◆ Given exercise
Copy out every one of the records below, word for word.

───── Material supplied ─────

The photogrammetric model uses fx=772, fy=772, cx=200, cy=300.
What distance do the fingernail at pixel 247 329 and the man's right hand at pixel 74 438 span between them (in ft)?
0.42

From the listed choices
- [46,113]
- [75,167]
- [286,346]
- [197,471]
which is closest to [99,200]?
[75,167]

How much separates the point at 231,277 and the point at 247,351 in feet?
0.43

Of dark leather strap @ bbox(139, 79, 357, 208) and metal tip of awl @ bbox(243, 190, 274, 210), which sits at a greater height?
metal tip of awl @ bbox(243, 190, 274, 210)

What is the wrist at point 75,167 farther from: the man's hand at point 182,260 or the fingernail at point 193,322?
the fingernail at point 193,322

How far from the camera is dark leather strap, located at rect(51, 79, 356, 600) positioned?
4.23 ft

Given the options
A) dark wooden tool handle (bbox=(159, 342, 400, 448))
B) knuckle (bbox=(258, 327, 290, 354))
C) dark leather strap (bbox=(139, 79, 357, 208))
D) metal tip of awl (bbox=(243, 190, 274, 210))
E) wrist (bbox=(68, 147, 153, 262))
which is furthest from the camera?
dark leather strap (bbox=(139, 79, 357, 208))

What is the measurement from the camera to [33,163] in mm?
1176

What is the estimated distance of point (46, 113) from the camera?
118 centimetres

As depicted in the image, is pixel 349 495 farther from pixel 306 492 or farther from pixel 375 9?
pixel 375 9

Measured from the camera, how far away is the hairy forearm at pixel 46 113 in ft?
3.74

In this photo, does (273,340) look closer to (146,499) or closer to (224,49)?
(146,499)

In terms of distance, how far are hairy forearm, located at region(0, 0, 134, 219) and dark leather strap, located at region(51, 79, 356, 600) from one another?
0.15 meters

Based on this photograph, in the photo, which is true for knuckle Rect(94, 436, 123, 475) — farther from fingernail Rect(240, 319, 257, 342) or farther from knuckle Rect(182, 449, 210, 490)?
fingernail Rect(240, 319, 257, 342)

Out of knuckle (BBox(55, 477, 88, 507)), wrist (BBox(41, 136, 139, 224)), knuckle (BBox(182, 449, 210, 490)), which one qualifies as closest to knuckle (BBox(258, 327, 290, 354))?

─────

◆ Full solution
The photogrammetric model uses fx=772, fy=772, cx=200, cy=300.
What distance do the fingernail at pixel 247 329 and the man's right hand at pixel 74 438 span between them (in ft)?
0.42

From the listed choices
- [46,113]
- [75,167]
- [286,346]
- [197,471]
which is closest to [99,200]?
[75,167]

How much separates the point at 231,277 and the point at 247,351 in feet?
0.43

Of dark leather strap @ bbox(139, 79, 357, 208) and metal tip of awl @ bbox(243, 190, 274, 210), which sits at a greater height?
metal tip of awl @ bbox(243, 190, 274, 210)

What is the wrist at point 75,167 farther from: the man's hand at point 182,260 or the fingernail at point 193,322?
the fingernail at point 193,322

How far from the camera is dark leather strap, located at rect(51, 79, 356, 600) positioned?
4.23 ft

Given the options
A) dark wooden tool handle (bbox=(159, 342, 400, 448))
B) knuckle (bbox=(258, 327, 290, 354))
C) dark leather strap (bbox=(139, 79, 357, 208))
D) metal tip of awl (bbox=(243, 190, 274, 210))
E) wrist (bbox=(68, 147, 153, 262))
which is furthest from the camera?
dark leather strap (bbox=(139, 79, 357, 208))

What is the measurement from the camera to [33,163] in mm?
1176

What is the estimated distance of point (46, 113) from the camera?
118 centimetres

As depicted in the image, is pixel 349 495 farther from pixel 306 492 or farther from pixel 375 9?
pixel 375 9

Measured from the camera, how far away is the hairy forearm at pixel 46 113 in ft?
3.74

In this photo, does (273,340) look closer to (146,499) or closer to (224,49)?
(146,499)

In terms of distance, how far are hairy forearm, located at region(0, 0, 134, 219) and dark leather strap, located at region(51, 79, 356, 600) from one another?
0.15 meters

Based on this photograph, in the photo, which is true for knuckle Rect(94, 436, 123, 475) — farther from fingernail Rect(240, 319, 257, 342) or farther from knuckle Rect(182, 449, 210, 490)?
fingernail Rect(240, 319, 257, 342)

Out of knuckle (BBox(55, 477, 88, 507)), wrist (BBox(41, 136, 139, 224)), knuckle (BBox(182, 449, 210, 490)), which one qualifies as closest to knuckle (BBox(258, 327, 290, 354))?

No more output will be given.